◆ **ENTRIES**
════════════════
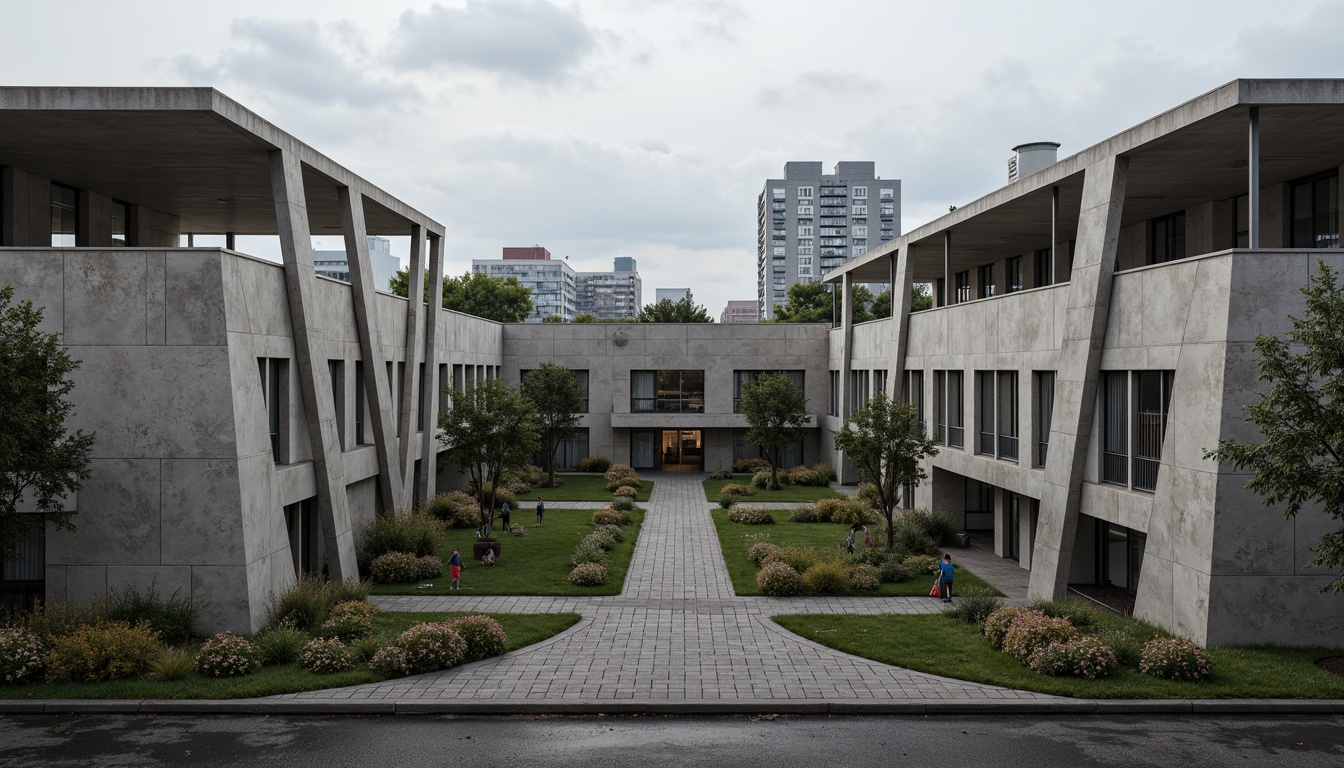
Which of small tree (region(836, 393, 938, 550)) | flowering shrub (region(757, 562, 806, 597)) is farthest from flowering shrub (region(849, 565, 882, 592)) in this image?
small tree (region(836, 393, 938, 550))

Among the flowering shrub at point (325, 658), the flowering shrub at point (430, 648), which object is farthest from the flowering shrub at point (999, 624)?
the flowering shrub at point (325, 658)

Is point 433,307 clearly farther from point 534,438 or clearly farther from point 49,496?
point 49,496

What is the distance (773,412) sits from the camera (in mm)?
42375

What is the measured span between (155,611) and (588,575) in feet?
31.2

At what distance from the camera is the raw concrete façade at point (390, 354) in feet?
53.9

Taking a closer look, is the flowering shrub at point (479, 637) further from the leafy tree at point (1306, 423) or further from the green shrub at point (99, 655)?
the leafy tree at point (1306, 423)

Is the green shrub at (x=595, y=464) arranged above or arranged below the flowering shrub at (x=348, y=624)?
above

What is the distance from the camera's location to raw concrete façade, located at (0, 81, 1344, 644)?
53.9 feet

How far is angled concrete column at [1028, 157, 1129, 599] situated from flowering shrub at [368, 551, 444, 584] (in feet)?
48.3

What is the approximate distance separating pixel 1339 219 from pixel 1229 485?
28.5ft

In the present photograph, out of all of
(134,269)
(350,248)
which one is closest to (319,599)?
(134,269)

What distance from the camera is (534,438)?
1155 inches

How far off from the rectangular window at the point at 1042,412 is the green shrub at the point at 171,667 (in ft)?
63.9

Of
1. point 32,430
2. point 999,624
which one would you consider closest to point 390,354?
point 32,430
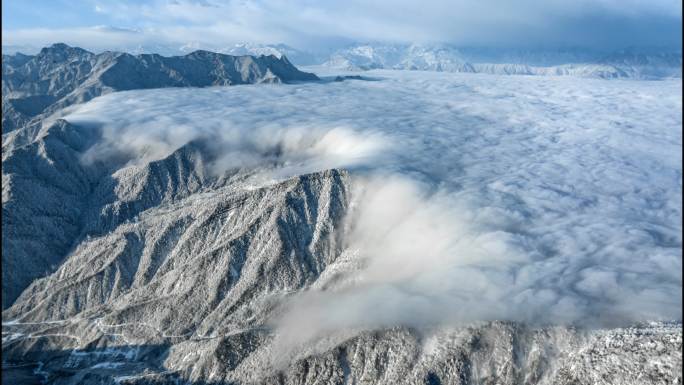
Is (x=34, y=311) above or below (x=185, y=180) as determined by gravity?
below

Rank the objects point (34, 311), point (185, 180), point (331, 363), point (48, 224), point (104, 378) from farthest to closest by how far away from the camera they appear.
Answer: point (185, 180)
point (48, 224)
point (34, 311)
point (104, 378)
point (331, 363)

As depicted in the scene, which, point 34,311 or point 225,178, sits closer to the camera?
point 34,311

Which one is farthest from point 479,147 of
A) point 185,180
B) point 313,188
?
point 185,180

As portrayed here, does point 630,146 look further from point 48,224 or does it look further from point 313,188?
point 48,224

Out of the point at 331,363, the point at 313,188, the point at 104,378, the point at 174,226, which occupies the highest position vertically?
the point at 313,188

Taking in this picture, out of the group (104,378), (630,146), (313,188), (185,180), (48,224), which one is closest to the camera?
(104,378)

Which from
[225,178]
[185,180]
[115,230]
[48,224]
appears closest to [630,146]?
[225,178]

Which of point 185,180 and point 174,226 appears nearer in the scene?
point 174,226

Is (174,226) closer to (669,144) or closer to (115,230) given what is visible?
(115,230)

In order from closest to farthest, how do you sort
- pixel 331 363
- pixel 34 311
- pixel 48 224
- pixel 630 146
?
════════════════
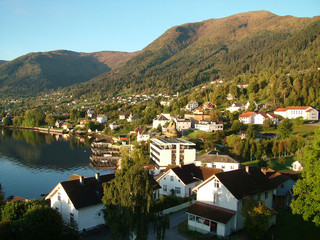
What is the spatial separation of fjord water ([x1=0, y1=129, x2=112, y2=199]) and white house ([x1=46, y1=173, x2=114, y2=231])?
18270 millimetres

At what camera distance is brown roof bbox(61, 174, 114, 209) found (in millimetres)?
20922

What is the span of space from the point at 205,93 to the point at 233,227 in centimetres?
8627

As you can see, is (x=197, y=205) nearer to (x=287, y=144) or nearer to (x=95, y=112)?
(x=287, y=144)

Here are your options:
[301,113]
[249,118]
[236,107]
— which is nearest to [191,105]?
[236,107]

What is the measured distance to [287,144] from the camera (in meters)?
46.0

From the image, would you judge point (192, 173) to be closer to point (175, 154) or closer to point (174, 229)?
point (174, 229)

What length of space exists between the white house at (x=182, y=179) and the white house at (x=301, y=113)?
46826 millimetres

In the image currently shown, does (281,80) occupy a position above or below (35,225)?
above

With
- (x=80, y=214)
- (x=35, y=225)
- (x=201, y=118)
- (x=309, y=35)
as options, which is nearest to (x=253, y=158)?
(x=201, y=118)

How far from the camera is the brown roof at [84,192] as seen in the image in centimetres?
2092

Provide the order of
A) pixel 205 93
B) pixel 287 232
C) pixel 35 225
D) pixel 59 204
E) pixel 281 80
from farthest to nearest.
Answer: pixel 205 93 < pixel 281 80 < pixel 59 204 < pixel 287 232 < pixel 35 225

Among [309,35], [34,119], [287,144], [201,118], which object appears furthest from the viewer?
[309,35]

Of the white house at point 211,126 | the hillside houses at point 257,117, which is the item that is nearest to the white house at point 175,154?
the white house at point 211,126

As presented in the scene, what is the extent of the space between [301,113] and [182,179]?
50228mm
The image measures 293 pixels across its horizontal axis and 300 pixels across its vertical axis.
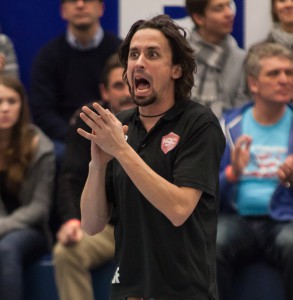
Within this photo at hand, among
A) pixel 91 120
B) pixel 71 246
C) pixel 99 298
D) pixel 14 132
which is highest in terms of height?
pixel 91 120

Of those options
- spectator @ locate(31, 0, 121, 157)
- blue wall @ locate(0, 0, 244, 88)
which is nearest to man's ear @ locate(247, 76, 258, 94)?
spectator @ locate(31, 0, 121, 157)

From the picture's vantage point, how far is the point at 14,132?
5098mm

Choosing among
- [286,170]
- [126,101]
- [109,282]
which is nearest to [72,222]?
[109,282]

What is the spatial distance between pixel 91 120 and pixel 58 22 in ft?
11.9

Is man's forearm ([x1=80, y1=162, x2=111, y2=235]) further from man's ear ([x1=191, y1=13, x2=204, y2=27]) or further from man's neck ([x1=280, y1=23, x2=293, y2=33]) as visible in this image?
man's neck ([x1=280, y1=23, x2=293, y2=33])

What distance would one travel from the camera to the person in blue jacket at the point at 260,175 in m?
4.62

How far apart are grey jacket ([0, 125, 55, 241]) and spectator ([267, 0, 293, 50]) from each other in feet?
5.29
════════════════
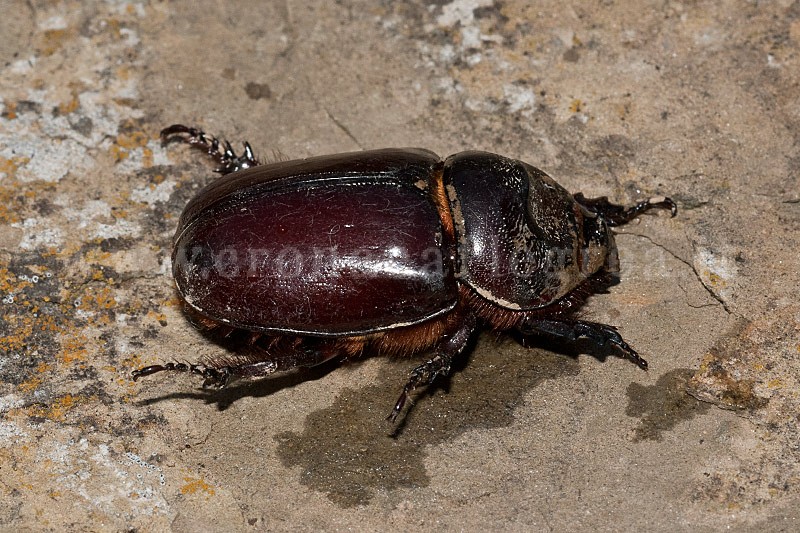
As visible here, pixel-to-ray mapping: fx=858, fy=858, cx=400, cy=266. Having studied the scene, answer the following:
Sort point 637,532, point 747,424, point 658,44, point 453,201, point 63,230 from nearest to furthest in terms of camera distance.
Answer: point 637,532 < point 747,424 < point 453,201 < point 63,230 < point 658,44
════════════════
◆ **WHAT THE TASK ASKS**
Report every line in the records above that contains the word "neck", reproducing each such line in full.

◆ **OUTPUT OF THE EXERCISE**
Is man's forearm ([x1=80, y1=162, x2=111, y2=235]) further from man's ear ([x1=191, y1=13, x2=204, y2=27]) or further from man's neck ([x1=280, y1=23, x2=293, y2=33]) as visible in this image?
man's neck ([x1=280, y1=23, x2=293, y2=33])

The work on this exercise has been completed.